There is no record of public demonstrations at this home-coming, or of elation over the precious freight of the battered ships. During the absence of the voyagers a mystery which had been thrown over the ore previously brought had deepened, and now there was a growing suspicion that it was not the profitable thing that had been supposed. Indeed, before this expedition had started out from England a pretty sturdy quarrel had developed among the assayers. Now the breach between them had widened. There was, too, a rupture in the councils of the Company of Cathay. A sorry situation, therefore, was met by the returned voyagers. Frobisher fell upon evil days. Charges of broken promises were brought against him. He retorted with similar charges against the management of the promoting corporation. Finally, the Company of Cathay went to pieces, the adventurers lost heavily in their investment, while of the ore of the last voyage, so laboriously gathered and safely brought to port through such perils, nothing more was heard.
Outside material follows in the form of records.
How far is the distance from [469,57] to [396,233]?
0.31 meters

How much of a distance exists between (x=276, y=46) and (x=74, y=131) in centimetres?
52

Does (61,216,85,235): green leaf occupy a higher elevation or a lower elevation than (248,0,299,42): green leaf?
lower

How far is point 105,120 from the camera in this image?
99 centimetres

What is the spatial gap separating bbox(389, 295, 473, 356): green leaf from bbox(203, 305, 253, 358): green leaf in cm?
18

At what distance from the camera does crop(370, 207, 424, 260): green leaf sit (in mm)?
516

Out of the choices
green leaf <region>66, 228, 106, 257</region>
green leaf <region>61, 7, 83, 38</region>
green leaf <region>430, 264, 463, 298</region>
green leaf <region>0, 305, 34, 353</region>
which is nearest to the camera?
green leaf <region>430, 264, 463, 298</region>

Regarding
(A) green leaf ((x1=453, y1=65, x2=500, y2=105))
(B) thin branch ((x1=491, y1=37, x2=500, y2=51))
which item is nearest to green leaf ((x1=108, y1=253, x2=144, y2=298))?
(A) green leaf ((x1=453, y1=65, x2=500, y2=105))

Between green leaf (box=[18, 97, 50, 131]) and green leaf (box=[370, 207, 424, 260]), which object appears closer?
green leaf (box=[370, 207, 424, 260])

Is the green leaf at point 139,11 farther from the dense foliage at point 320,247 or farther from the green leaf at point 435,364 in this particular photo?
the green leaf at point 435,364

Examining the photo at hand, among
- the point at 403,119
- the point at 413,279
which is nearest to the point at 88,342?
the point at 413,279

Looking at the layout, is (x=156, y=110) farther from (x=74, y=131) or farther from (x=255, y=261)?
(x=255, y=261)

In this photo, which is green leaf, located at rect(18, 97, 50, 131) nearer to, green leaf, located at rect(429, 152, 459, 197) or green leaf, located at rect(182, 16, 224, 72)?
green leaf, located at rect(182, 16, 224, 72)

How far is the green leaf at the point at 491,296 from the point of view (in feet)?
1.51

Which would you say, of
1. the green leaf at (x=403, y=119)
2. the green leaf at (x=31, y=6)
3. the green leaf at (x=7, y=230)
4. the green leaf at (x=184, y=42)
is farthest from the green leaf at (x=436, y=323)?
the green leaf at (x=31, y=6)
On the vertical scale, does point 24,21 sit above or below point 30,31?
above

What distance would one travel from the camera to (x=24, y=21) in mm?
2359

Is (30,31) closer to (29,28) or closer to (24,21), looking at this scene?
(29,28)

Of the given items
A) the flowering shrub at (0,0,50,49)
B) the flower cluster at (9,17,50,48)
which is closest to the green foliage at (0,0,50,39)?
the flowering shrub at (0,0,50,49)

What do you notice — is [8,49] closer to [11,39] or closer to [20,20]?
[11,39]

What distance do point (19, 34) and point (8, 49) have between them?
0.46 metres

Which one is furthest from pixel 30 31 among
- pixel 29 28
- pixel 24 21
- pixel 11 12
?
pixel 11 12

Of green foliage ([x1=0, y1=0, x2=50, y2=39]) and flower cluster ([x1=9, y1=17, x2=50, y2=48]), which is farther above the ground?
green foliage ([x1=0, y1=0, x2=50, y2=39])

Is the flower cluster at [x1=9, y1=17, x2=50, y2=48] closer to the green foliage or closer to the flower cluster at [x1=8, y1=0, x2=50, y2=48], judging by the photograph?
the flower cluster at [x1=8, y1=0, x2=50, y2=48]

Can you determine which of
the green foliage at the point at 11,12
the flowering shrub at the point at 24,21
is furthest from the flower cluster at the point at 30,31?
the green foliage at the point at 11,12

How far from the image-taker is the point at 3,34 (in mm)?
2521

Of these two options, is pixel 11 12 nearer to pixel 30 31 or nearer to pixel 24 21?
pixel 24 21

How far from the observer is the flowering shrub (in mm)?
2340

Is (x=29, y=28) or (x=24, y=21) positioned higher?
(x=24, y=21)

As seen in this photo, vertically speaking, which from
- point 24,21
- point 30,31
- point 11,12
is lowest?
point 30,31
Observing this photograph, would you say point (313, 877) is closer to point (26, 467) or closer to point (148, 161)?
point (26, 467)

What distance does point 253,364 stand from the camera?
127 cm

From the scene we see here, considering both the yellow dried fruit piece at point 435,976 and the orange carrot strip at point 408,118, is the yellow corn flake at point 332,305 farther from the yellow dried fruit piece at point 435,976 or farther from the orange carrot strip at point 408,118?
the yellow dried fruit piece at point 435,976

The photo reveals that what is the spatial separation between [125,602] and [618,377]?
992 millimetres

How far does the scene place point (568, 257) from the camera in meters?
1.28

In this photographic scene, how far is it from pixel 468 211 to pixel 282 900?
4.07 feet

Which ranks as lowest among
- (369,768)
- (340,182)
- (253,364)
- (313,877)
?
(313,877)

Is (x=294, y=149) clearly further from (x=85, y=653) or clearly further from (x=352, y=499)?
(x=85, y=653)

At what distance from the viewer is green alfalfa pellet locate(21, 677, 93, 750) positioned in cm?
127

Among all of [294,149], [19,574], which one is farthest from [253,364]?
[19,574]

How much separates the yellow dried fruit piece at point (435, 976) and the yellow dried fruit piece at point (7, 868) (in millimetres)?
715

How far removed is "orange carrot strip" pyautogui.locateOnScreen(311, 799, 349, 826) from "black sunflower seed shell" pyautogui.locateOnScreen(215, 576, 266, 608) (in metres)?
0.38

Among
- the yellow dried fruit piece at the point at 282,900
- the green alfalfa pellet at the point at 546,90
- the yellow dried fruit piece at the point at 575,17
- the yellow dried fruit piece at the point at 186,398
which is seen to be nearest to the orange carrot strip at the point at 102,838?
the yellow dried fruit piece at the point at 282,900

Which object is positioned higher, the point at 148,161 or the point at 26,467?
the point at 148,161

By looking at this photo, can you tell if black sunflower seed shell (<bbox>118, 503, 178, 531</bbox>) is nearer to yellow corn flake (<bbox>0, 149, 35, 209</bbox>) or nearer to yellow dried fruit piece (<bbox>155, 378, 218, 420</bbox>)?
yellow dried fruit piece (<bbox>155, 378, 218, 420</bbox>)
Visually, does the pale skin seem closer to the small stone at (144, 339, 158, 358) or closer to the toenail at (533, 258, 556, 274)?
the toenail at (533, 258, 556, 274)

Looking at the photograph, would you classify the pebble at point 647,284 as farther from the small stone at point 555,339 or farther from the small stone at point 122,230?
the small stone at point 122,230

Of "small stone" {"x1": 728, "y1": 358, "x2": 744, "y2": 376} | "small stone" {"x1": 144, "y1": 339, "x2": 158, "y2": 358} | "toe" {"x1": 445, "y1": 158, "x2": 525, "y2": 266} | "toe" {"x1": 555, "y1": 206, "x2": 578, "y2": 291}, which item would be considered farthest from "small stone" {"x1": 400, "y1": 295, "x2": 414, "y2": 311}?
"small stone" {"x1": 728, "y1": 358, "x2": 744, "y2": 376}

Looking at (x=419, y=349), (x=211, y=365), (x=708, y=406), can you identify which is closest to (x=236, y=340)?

Thus dismally closes the story of the Eldorado of the Northwest. Three centuries afterward, in 1862, Captain Charles Francis Hall, the American Arctic explorer, on a New England whaler, identified the Countess of Warwick’s Island as “Kod-lu-narn,” the “Island of the White Man”; and found, even then in a fair state of preservation, the little house of lime and stone, with a number of relics of its furnishings.
Frobisher, upon the sorry sequel of his third voyage, lost the queen’s favour. He later regained it, however, sufficiently to secure his employment in 1580 as captain of his majesty’s ship the “Foresight” in preventing the Spaniards from aiding the Irish rebellion in Münster. The next year, 1581, he was the chosen leader for a new voyage of Northwestern discovery projected by the Earl of Leicester and others. But when, before the sailing, in 1582, the instructions were changed for the purposes of trade and not for discovery, he withdrew from the enterprise in favour of Captain Fenton, his lieutenant-general in the voyage of 1578.
In 1585–1586 he was in Sir Francis Drake’s warring expedition to the West Indies, in charge of the “Primrose”; and in 1588 he commanded the “Triumph” in the great fight against the Spanish Armada. It was then that he received the honour of knighthood, being knighted by Admiral Howard at sea for bravery. In 1590, 1592, and 1594 he was in other engagements, vice-admiral to Sir John Hawkins in one; sent out by Sir Walter Raleigh in another; and in the third with Sir John Norris at Brest and Crozon. Wounded in the last fight while leading his men in action ashore, and the victim of unskilled surgery, he died after reaching Plymouth.
He was a brave and resolute man, harsh in bearing, with the rough manner of the sailor, but generous and just.